BUILDING A BETTER ROBOT (Character development 101)
By Joe Moore
Along with plot, setting, dialog, theme, and premise, your story is made up of characters. Hopefully, they’re interesting and believable. If they’re not, here are a few tips on making them so.
It’s important to think of your characters as having a life prior to the story starting, and unless you kill them off, also having a life beyond the last page. You need to know your character’s history. This doesn’t mean you have to explain every detail to the reader, but as the author, you must know it. Humans are creatures molded by our past lives. There’s no difference with your fictional characters. The more you know about them, the more you’ll know how they will react under different circumstances and levels of pressure.
The reader doesn’t need to know everyone’s resume and pedigree, but those things that happened to a character prior to the start of the story will help justify their actions and reactions. For instance, a child who fell down a mine shaft and remained in the darkness of that terrible place for days until rescued could, as an adult, harbor a deep fear of cramped dark places when it comes time to escape from one in your story. Why does Indiana Jones stare down into the ancient ruins and hesitate to proceed when he says, “I hate snakes.” We know because he had a frightening encounter with snakes as a youth. But the background info must be dished out to the reader in small doses in order to avoid the dreaded “info dump”. Keep the reader on a need-to-know basis.

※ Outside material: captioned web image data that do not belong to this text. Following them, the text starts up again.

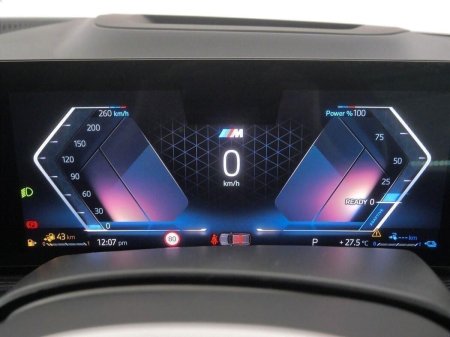 2024 BMW X5 - photo 9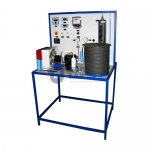 Vapour Compression Refrigeration Unit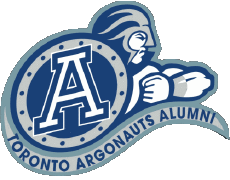 Deportes Fútbol Americano Canadá - L C F Argonauts Toronto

Next, realize that your characters drive your plot. If a particular character was taken out of the story, how would the plot change? Does a character add conflict? Conflict is the fuel of the story. Without it, the fire goes out.

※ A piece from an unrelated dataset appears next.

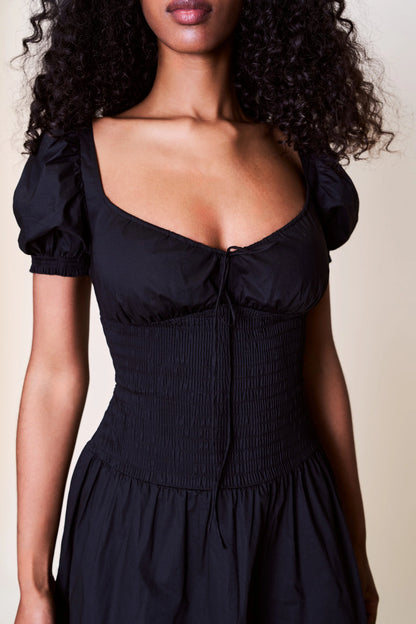 Leon Midi Dress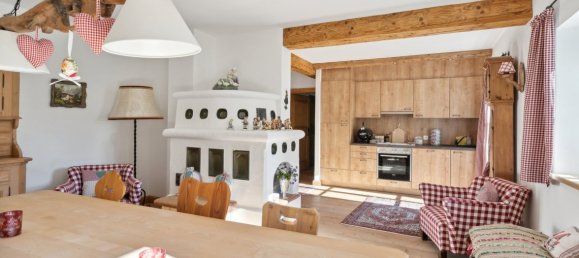 6 chambres Maison à Jochberg, Austria No. 50417 4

Also, remember to allow the reader to do a lot of the heavy lifting by building the characters in their mind. Give just enough information to let them form a picture that’s consistent with your intentions. The character they build in their imagination will be much stronger than the one you tried to over-explain. Telling the reader how to think dilutes your story and its strength. Don’t explain a character’s motives or feelings. Let the reader come to their own conclusion based on the character’s actions and reactions.

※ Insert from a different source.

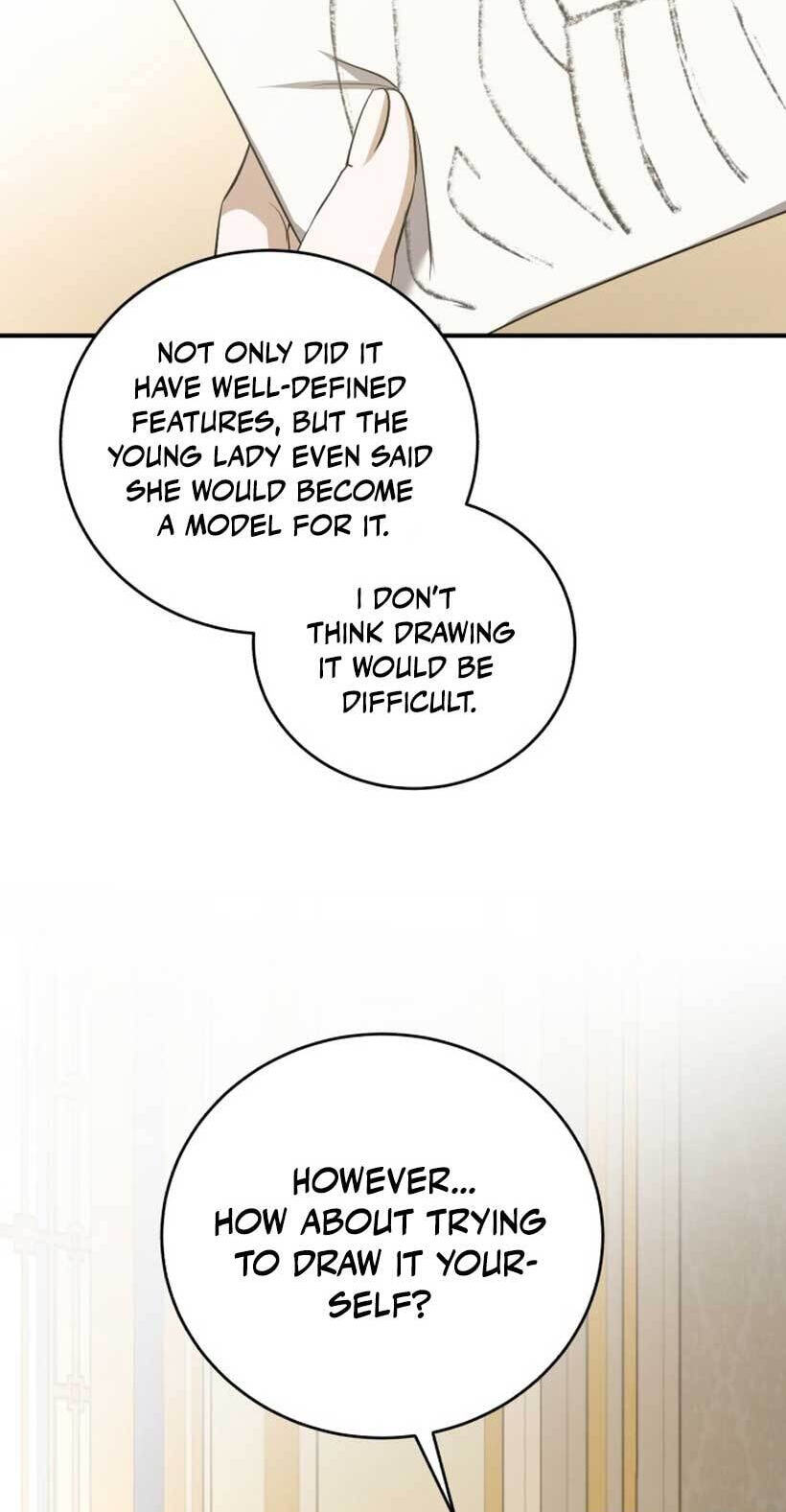 Unforeseen Engagement Chapter 19 page 71 -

Avoid characters of convenience or “messengers”. I mean, don’t bring a character on stage purely to give out information. Make your characters earn their keep by taking part in the story, not just telling the story.
Challenge your characters. Push them just beyond their preset boundaries. Make them question their beliefs and judgment. There’s no place for warm and cozy in a compelling story. Never let them get in a comfort zone. Always keep it just out of their reach.
And finally, make your characters interesting. Place contradictions in their lives that show two sides to their personality such as a philosophy professor that loves soap operas or a minister with a secret gambling addiction. Turn them into multi-faceted human beings in whom the reader can relate. Without strong characters, great plots fall flat.
What has this all got to do with building a better robot? Even if you write science fiction or fantasy and your characters are robots or trolls, the memorable ones are those with strong human traits. Think r2d2 and C-3PO.